A balanced flow of cash is a must for the growth of any business. But maintaining a proper flow is not an easy task, especially when you have slow-paying customers.
Invoice financing—a way for businesses to borrow money against the amounts due from customers—could be the answer to your troubles.
But what exactly is invoice financing, and how does it work? And, most importantly, is invoice financing right for your business? To find out answers to these questions, keep reading.
Invoice financing is a way for businesses to borrow money against the invoice amounts due from customers. Invoice financing helps businesses improve cash flow, pay employees and suppliers, and reinvest in operations and growth earlier than they could if they had to wait until their customers paid their balances in full.
Businesses pay a percentage of the invoice amount to the lender as a fee for borrowing the money. Invoice financing can solve problems associated with customers taking a long time to pay, and it aid you with any difficulties in obtaining other types of business credit. Take a look at www.invoicefinancingaustralia.com.au/invoice-finance-factoring/ to learn more about how invoice financing can help your business to grow.
What’s the need for Invoice Financing?
A healthy cash flow is vitally important to the success of any business. So, if your business offers customers credit terms, you are able to remain profitable even while running into issues. Late payments are a significant challenge for SMEs in the B2B sector, and if it becomes a regular occurrence, you’ll be left staring at a cash flow problem much sooner than you may have been expecting.
It is a flexible solution, and a good fit for small businesses looking for alternative ways to obtain working capital. The path to a successful business can get bumpy every once in a while—invoice financing can help smooth out the ride.
Why is Invoice Financing a Viable Funding Solution for your Business?
If you are looking to ensure that the business cash flow remains steady at all times, it is an option you really should take a look at. Even when you get too many orders in one go, invoice financing ensures that you do not have to face any unexpected hiccups. You will still be able to finance all the things you need without having to look at a traditional bank loan.
Here is what you will love about it.
The major benefit of using Invoice Financing is that your business expenses will be paid on time. This allows you to better plan your cash flow and manage your expenses. Also, the financing company will take up the challenge your customers face for payments, thus keeping your time from being wasted in writing emails, letters, and the like. In a nutshell, Invoice financing will not only increase the amount of cash available, but also save your valuable time.
Less risk Attached
When compared with other funding options, there’s far less risk attached to Invoice Financing. You are, after all, borrowing against money you’ve already earned.
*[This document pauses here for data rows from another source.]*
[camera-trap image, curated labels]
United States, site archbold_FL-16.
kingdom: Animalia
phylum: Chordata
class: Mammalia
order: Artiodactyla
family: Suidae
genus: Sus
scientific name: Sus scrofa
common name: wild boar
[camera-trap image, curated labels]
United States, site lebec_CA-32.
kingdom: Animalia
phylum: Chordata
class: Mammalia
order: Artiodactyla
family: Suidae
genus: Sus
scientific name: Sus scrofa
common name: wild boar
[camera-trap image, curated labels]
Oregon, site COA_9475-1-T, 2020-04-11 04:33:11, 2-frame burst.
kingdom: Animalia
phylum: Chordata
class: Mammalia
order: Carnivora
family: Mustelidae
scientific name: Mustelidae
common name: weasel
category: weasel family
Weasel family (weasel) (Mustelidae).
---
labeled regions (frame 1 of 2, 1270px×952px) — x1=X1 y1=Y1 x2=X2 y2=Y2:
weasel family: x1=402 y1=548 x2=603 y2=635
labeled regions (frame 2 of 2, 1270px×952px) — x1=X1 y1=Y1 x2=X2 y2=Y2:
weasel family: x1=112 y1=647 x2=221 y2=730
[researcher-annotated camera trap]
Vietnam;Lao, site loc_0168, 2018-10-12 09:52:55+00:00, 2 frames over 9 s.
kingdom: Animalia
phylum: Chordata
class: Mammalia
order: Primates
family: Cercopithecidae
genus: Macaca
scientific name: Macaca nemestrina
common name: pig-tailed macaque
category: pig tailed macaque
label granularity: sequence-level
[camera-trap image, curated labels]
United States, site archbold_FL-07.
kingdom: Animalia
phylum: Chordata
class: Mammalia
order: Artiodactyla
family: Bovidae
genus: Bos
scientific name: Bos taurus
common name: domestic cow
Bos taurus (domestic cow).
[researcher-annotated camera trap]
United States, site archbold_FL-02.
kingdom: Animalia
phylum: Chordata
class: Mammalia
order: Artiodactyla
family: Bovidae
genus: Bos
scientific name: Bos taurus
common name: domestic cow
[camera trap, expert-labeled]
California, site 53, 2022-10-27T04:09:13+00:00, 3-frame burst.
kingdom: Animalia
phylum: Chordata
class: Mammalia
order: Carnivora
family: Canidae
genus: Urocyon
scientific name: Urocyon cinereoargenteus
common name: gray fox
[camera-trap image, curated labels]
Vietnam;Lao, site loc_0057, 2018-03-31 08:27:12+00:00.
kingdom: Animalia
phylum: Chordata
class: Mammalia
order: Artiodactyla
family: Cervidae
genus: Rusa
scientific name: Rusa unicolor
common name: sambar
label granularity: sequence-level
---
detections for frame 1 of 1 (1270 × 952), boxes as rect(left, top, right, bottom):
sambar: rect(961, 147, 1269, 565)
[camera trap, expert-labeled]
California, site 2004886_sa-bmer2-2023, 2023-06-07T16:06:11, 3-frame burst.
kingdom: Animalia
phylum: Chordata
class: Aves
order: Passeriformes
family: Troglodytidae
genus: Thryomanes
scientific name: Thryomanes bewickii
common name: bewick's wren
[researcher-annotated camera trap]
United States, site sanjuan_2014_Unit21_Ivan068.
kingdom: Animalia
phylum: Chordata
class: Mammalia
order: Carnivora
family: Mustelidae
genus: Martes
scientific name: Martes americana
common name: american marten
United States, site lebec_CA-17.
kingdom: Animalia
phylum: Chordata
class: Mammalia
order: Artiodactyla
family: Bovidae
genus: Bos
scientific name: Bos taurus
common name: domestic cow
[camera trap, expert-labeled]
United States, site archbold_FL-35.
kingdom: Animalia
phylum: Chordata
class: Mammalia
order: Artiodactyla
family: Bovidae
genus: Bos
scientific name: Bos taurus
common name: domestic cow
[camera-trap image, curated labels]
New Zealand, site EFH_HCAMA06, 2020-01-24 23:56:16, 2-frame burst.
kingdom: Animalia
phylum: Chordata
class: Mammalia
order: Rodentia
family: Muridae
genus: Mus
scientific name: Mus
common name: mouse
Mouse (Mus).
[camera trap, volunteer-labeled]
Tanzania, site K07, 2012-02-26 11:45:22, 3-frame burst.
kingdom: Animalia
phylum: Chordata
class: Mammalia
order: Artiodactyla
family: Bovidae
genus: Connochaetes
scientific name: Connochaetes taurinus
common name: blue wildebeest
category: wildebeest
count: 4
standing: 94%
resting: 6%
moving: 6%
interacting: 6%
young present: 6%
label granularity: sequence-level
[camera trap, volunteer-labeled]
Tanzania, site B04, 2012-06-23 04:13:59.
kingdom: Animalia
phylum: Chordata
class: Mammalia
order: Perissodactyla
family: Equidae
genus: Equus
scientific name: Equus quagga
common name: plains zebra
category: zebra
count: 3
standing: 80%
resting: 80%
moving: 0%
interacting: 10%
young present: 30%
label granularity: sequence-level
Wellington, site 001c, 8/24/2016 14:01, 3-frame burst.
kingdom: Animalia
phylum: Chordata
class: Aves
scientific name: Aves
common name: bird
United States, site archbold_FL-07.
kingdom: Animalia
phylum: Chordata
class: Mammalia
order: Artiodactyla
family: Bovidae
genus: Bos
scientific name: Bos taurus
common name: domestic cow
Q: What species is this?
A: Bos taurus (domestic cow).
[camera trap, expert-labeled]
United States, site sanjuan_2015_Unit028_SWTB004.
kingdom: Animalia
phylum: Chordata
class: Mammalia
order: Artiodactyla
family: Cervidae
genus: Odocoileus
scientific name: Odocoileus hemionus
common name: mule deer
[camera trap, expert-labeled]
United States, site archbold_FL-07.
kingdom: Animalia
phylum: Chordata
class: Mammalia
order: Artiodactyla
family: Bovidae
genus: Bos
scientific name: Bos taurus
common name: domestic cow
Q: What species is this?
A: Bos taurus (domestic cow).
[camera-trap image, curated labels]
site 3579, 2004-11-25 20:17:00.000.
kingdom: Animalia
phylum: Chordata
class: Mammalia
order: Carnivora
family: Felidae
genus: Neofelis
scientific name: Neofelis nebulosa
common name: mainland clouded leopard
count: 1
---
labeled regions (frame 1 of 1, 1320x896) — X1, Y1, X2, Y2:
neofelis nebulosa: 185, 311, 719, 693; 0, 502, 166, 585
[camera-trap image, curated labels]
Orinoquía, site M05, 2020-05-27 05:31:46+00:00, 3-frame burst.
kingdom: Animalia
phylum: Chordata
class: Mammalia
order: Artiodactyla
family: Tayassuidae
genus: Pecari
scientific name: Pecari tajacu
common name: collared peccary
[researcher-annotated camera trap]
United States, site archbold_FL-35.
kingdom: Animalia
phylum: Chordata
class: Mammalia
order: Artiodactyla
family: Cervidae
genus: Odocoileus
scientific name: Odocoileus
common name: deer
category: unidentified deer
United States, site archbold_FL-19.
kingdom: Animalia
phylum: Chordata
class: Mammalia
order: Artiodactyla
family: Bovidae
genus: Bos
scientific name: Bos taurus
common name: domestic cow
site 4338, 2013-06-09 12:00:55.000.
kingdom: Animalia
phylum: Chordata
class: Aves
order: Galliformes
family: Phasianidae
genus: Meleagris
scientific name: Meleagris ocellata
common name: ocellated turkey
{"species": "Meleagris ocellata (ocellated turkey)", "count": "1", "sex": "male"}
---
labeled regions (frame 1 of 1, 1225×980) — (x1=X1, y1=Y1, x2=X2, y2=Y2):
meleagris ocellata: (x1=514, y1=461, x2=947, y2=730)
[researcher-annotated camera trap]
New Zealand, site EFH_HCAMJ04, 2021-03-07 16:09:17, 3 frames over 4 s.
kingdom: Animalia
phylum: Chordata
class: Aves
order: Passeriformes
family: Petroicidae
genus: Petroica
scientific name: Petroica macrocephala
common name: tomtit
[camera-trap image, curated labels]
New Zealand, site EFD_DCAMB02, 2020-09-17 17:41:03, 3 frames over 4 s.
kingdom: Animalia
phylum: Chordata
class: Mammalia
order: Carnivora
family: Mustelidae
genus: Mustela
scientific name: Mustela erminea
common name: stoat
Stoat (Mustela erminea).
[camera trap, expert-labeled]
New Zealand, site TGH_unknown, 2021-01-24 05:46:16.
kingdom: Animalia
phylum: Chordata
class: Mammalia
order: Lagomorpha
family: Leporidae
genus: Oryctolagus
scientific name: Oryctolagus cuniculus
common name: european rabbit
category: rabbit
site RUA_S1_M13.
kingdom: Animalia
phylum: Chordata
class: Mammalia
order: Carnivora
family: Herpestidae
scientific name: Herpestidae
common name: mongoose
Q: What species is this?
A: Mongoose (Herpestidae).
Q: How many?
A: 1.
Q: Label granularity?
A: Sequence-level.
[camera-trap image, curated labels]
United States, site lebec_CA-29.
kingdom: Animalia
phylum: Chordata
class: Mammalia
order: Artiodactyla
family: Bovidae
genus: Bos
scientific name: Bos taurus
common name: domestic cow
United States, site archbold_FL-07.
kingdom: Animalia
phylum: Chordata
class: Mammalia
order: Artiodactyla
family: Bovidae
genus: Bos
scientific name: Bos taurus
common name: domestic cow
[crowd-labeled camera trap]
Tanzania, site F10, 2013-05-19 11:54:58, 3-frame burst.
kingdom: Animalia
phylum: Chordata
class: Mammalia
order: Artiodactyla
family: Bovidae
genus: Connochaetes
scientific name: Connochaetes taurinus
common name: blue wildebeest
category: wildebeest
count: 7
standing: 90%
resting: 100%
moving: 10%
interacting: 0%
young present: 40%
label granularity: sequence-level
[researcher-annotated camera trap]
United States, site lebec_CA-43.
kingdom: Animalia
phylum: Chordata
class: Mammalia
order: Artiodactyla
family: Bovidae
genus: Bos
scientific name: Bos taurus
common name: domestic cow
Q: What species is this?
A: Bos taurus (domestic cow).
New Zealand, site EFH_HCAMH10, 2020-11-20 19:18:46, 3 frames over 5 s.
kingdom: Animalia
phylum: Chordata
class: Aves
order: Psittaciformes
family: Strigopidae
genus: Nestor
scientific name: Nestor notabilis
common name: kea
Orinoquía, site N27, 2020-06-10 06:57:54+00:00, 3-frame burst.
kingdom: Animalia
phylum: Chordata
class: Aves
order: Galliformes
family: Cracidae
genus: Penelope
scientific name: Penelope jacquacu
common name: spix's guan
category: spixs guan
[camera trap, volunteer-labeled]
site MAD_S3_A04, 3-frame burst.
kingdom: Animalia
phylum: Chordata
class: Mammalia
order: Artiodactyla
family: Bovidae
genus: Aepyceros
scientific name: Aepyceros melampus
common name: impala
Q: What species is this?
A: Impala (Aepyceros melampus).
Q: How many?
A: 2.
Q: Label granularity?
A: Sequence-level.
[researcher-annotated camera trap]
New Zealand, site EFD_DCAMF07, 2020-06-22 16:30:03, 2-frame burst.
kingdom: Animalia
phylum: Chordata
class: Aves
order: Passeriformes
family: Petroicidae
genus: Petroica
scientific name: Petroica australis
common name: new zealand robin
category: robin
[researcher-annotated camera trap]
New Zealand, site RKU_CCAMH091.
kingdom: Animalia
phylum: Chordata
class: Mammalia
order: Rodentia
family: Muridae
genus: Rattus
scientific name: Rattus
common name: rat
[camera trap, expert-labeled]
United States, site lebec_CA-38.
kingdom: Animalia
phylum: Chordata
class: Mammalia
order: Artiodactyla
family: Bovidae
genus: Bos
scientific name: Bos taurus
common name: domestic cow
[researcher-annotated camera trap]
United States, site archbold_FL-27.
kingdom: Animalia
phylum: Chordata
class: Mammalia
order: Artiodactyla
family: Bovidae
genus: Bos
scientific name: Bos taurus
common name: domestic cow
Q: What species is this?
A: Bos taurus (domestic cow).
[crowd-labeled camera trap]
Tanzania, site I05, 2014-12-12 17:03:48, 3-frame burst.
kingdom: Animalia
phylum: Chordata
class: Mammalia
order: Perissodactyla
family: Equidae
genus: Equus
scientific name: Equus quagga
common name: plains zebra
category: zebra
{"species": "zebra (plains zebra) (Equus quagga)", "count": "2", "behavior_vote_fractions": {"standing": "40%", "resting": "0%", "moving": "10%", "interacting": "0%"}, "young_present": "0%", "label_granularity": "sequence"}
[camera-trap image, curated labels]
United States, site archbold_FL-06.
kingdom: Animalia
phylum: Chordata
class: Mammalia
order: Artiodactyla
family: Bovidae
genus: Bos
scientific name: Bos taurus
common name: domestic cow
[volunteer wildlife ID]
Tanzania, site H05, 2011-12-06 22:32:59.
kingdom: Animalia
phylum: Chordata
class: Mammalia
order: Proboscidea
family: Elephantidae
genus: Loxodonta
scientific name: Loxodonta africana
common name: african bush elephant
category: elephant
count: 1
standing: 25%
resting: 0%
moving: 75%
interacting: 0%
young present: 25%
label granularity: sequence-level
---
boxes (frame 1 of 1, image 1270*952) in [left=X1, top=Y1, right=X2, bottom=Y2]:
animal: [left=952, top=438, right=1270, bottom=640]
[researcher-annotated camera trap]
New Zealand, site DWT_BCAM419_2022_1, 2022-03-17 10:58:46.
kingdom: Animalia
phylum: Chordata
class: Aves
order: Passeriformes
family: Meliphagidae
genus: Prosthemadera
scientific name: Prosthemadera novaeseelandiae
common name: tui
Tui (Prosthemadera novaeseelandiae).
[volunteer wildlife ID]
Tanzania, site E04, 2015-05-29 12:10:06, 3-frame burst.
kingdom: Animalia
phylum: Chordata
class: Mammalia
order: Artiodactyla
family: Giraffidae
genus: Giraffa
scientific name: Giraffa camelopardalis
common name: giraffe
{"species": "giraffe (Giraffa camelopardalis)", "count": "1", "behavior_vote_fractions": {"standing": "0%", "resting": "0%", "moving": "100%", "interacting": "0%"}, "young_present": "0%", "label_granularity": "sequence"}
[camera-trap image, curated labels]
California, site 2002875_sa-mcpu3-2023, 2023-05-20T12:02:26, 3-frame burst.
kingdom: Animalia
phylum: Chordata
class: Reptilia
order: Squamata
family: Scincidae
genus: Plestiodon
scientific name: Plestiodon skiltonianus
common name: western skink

And you won’t have to deal with fixed payment terms, as the factoring company will simply collect what your customers owe.
But the major issue comes when you have to decide whether Invoice Financing is going to benefit your business or not.
First, you need to analyze whether your cash flow issue will be fixed by it. Invoice Financing helps companies that have one very specific problem: they can’t afford to wait the usual 30 to 60 days to get their invoices paid. Basically, if you need funds to pay operational expenses, and simply cannot wait until you get paid by your customers, this option may be able to help you.
Second, you need to know whether your business is capable of affording the option in the first place. This type of financing is not always affordable for every business. Your fees will depend on a number of components, including the company you are working with, the creditworthiness of your customers, the number and size of the invoices you want to sell, the industry your business is in, and other considerations. You will have to look at your options and decide whether the cost is worth it to your business.
Last, but not least, you should evaluate whether your company qualifies for invoice financing. One important detail is that your invoices must be free and clear of liens (security interests). Aside from not having a lien on your accounts receivable, your company should have good invoicing practices and a track record of delivering your product or service with minimal (if any) problems.
One final note: If all the above points go in your favor, Invoice Financing could be the perfect solution to all your cash problems.